Work to do.
Copy out every one of the following items verbatim, line for line.

┄┄┄┄┄┄┄┄┄┄┄┄┄┄┄┄┄┄┄┄

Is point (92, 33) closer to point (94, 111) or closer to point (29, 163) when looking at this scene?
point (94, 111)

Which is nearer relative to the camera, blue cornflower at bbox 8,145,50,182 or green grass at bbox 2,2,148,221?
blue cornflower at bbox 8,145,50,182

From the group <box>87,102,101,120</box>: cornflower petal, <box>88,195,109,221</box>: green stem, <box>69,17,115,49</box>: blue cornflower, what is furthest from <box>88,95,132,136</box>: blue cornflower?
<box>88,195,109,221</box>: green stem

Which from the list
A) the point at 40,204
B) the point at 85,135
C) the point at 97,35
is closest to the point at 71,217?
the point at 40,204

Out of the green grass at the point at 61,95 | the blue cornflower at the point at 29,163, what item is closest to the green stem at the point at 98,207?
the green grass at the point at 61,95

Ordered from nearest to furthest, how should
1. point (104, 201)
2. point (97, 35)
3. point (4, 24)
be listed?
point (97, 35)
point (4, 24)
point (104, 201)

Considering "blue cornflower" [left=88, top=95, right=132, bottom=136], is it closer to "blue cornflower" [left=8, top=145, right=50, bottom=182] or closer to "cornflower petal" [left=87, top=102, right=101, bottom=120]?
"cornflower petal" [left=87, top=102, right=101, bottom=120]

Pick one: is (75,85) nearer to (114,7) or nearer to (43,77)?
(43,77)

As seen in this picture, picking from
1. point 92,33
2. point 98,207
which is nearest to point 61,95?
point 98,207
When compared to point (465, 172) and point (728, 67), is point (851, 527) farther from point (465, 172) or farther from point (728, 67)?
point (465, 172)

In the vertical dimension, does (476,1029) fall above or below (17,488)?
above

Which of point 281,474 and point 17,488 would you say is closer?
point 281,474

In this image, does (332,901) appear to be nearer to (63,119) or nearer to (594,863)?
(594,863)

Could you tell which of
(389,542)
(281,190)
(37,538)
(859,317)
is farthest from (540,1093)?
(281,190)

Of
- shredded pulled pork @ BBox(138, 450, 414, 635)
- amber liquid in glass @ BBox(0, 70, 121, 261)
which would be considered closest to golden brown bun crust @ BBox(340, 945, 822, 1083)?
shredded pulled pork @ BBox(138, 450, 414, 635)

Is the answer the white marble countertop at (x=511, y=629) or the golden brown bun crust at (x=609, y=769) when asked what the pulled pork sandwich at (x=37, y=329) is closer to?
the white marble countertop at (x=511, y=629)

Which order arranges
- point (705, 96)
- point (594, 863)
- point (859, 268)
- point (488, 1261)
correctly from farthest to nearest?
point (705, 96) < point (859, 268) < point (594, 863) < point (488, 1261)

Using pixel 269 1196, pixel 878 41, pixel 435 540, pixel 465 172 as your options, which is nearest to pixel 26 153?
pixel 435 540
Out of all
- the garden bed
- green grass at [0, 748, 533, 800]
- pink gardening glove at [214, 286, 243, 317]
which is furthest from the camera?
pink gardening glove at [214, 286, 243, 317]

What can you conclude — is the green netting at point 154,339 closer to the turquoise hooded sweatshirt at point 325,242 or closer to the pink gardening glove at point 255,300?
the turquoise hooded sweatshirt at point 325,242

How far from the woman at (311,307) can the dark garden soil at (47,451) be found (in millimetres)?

┄┄┄┄┄┄┄┄┄┄┄┄┄┄┄┄┄┄┄┄

In response.
Is point (92, 33) closer to point (94, 111) or closer to point (29, 163) when looking at this scene?
point (94, 111)

Which is nearer relative to the camera, blue cornflower at bbox 8,145,50,182 or green grass at bbox 2,2,148,221?
blue cornflower at bbox 8,145,50,182

From the group <box>87,102,101,120</box>: cornflower petal, <box>88,195,109,221</box>: green stem, <box>69,17,115,49</box>: blue cornflower, what is furthest from <box>88,95,132,136</box>: blue cornflower?
<box>88,195,109,221</box>: green stem

Which from the list
A) the point at 40,204
B) the point at 85,135
C) the point at 97,35
is closest to the point at 71,217?
the point at 40,204

Out of the green grass at the point at 61,95 | the blue cornflower at the point at 29,163, what item is closest to the green stem at the point at 98,207?
the green grass at the point at 61,95

Ordered from nearest to furthest, how should
1. point (104, 201)
2. point (97, 35)
3. point (4, 24)
be listed?
point (97, 35)
point (4, 24)
point (104, 201)

Considering "blue cornflower" [left=88, top=95, right=132, bottom=136], is it closer to "blue cornflower" [left=8, top=145, right=50, bottom=182] or closer to "cornflower petal" [left=87, top=102, right=101, bottom=120]?
"cornflower petal" [left=87, top=102, right=101, bottom=120]

Pick one: is (75,85) nearer to (114,7) or nearer to (43,77)?
(43,77)

As seen in this picture, picking from
1. point 92,33
2. point 98,207
which is nearest to point 61,95?
point 98,207
When compared to point (465, 172) and point (728, 67), is point (851, 527) farther from point (465, 172) or farther from point (728, 67)?
point (465, 172)

In the vertical dimension, does (476,1029) fall above or below (17,488)?
above

Which of point 281,474 and point 17,488 would you say is closer?
point 281,474

In this image, does (332,901) appear to be nearer to (63,119) or nearer to (594,863)?
(594,863)

Could you tell which of
(389,542)
(281,190)
(37,538)
(859,317)
is farthest from (540,1093)?
(281,190)

Of
- shredded pulled pork @ BBox(138, 450, 414, 635)
- amber liquid in glass @ BBox(0, 70, 121, 261)
which would be considered closest to golden brown bun crust @ BBox(340, 945, 822, 1083)?
shredded pulled pork @ BBox(138, 450, 414, 635)

Is the answer the white marble countertop at (x=511, y=629) or the golden brown bun crust at (x=609, y=769) when asked what the pulled pork sandwich at (x=37, y=329) is closer to?
the white marble countertop at (x=511, y=629)

Which order arranges
- point (705, 96)
- point (594, 863)
- point (859, 268)
- point (488, 1261)
correctly from farthest to nearest?
point (705, 96) < point (859, 268) < point (594, 863) < point (488, 1261)

Using pixel 269 1196, pixel 878 41, pixel 435 540, pixel 465 172 as your options, which is nearest to pixel 26 153?
pixel 435 540
Out of all
- the garden bed
- green grass at [0, 748, 533, 800]
- pink gardening glove at [214, 286, 243, 317]
which is furthest from the camera?
pink gardening glove at [214, 286, 243, 317]

What can you conclude — is the green netting at point 154,339 closer to the turquoise hooded sweatshirt at point 325,242 or closer to the pink gardening glove at point 255,300?
the turquoise hooded sweatshirt at point 325,242

How far from the woman at (311,307) can the dark garden soil at (47,451) be found (in millimetres)?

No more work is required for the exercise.